I like tapetech angle head


Sent from my iPhone using Tapatalk


----------



## keke (Mar 7, 2012)

And tapepro roller 


Sent from my iPhone using Tapatalk


----------



## keke (Mar 7, 2012)

Forget about mudrunner......if I'd do stopping again I would love to try tapetech tube 


Sent from my iPhone using Tapatalk


----------



## upnorth906 (Nov 15, 2016)

Not sure if you can use an angle head with a compound tube. I have a mudrunner and I like it. Takes a little bit to get used to because you have to find the right consistency of mud. Once you do they are great. I don't notice much of a difference between angle heads of the major brands. My personal favorite for those is Drywall Master. As for wheels, it doesn't really make a difference IMO, just cost more, thats about it.


----------



## jasonboy48 (Jan 6, 2017)

thx every one for help

upnorth?if the product is you are like it and get a best performance by yourself?even more expensive i also believe u will buy it?i would like to use tapepro compound tube ?and i consider to get another columbia tube or drywall nation tube?and apply different head?i like tapepro roller?


----------



## jasonboy48 (Jan 6, 2017)

keke?we are same because the popular in Australia brand is tapepro?i use the tapepro old mud box to apply my joint tape for long times?now i would like to get the bazooka to use?any once use this 2 item before?wat feeling use mudbox and bazooka?my mud box is leaking from the side?not sure is the plate problem or the box bend?
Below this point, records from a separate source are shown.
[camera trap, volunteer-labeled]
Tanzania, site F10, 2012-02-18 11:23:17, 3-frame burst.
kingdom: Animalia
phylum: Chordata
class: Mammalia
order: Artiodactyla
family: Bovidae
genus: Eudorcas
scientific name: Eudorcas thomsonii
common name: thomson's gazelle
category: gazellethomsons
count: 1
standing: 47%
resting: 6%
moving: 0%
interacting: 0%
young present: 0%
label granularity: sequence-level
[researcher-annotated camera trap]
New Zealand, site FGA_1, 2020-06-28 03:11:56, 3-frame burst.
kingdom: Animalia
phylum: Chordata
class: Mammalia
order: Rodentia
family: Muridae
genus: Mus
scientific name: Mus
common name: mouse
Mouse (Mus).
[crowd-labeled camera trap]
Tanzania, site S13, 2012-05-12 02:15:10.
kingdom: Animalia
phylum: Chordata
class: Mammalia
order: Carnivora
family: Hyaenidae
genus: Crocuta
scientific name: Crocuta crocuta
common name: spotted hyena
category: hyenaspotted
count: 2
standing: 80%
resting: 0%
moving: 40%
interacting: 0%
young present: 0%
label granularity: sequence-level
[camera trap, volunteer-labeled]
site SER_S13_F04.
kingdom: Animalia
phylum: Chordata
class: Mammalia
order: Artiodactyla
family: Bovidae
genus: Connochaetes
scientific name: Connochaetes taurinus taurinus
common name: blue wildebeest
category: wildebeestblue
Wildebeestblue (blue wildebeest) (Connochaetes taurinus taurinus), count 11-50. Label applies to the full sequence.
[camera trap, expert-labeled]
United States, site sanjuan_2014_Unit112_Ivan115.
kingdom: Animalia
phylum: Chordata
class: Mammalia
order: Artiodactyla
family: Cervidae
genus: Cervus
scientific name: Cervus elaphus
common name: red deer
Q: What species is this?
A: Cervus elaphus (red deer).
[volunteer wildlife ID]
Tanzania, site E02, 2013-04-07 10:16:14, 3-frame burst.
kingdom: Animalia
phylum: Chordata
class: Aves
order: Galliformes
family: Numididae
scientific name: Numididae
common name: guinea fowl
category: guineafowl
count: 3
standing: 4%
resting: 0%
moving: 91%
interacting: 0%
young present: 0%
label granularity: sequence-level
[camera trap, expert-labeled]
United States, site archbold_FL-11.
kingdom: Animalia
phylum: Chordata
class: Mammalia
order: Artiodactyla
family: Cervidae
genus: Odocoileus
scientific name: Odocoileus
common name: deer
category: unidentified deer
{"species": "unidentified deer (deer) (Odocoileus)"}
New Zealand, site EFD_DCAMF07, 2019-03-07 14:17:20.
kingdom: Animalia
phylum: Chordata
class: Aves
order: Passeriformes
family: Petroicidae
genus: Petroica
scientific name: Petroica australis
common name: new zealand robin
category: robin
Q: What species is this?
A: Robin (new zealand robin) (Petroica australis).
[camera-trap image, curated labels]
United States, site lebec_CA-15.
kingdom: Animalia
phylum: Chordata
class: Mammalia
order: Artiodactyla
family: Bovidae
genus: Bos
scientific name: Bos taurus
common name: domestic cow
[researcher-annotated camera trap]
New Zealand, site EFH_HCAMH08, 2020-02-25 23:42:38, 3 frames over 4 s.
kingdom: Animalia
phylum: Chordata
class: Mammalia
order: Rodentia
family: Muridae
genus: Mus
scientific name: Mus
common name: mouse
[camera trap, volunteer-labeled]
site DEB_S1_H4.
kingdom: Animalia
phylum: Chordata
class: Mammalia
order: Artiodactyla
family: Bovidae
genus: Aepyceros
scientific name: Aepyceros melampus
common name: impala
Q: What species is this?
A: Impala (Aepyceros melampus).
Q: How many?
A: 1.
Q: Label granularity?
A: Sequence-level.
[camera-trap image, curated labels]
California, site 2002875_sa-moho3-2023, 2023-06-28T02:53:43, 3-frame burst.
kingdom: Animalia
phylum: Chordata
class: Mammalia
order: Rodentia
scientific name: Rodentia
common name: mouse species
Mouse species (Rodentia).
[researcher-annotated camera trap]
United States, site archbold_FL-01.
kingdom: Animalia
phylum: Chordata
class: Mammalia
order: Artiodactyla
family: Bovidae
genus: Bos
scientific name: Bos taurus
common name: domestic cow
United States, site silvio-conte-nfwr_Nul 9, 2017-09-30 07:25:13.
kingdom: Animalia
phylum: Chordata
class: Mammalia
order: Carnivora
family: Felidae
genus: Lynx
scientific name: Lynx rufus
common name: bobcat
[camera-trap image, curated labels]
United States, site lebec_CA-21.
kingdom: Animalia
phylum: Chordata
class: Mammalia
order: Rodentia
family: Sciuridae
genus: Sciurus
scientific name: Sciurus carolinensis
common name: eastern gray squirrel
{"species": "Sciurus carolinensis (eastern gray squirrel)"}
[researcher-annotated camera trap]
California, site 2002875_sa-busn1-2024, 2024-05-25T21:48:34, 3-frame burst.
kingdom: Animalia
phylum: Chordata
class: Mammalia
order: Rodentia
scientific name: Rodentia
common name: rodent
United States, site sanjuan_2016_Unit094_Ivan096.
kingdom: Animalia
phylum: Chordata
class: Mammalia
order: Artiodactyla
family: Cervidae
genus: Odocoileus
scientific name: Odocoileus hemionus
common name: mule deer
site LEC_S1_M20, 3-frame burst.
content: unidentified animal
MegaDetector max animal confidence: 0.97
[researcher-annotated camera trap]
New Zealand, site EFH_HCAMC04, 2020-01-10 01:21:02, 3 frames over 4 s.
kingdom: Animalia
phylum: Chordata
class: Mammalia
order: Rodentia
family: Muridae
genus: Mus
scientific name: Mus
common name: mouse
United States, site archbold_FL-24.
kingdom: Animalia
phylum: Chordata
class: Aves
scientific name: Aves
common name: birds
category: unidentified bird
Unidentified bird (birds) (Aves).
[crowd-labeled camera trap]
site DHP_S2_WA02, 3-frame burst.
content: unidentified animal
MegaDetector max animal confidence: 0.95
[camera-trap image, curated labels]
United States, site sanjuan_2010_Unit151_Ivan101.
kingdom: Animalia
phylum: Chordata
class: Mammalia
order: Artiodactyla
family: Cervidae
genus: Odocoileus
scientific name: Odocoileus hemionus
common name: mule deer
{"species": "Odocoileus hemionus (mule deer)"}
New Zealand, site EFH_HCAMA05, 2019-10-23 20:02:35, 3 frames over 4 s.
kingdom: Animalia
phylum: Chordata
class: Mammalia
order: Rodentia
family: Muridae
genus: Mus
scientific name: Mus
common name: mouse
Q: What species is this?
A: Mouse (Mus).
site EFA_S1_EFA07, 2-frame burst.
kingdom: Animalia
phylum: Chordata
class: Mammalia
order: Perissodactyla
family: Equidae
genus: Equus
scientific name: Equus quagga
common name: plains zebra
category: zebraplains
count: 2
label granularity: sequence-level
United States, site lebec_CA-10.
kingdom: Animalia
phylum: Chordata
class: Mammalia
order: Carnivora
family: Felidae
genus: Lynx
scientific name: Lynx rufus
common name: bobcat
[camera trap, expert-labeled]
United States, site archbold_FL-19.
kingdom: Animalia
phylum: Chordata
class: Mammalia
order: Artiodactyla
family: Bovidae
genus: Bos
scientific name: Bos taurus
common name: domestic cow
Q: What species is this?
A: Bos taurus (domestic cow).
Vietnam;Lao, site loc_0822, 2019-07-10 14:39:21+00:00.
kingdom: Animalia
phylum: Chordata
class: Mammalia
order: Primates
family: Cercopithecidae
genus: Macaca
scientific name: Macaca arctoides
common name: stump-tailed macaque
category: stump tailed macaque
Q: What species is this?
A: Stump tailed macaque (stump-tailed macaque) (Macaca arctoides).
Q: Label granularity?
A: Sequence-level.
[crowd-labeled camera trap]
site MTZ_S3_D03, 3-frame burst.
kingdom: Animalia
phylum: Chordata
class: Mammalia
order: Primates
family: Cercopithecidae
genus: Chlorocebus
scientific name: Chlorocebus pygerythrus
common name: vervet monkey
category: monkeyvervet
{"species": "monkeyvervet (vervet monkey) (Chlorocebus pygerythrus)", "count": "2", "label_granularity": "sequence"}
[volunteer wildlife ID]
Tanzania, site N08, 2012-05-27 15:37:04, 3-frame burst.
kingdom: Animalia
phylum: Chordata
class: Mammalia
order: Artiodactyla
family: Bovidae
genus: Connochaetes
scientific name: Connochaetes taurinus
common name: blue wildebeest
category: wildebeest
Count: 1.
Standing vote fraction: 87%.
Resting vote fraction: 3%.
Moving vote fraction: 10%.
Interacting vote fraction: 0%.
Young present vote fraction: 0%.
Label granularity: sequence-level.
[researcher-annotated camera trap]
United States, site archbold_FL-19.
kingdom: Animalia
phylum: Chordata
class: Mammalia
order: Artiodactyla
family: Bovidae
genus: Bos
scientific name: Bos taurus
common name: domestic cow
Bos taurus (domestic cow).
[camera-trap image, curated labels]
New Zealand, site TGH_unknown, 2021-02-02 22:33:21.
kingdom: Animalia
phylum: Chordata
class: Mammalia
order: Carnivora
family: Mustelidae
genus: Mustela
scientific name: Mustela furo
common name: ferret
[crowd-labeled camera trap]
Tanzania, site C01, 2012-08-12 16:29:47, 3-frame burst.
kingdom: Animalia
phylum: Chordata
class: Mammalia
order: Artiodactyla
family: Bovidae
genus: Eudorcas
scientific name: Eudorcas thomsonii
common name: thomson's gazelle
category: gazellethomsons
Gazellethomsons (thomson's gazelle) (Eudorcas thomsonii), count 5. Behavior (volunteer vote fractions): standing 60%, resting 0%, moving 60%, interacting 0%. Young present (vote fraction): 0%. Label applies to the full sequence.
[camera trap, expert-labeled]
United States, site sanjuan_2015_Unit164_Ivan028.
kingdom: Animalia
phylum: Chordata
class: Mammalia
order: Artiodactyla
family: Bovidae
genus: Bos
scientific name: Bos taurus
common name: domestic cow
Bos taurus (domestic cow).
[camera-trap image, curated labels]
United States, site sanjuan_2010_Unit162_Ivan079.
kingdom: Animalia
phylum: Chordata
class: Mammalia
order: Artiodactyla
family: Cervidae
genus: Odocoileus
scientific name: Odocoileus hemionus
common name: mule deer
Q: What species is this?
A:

Sent from my iPhone using Tapatalk[/QUOTE]


----------



## keke (Mar 7, 2012)

I don't have tapepro tools but their bazooka looks good and I recommend you one......but if you don't want to invest this much don't forget banjo does a good job


Sent from my iPhone using Tapatalk


----------



## jasonboy48 (Jan 6, 2017)

i use tapepro mud box to run it。


从我的 iPhone 发送，使用 Tapatalk


----------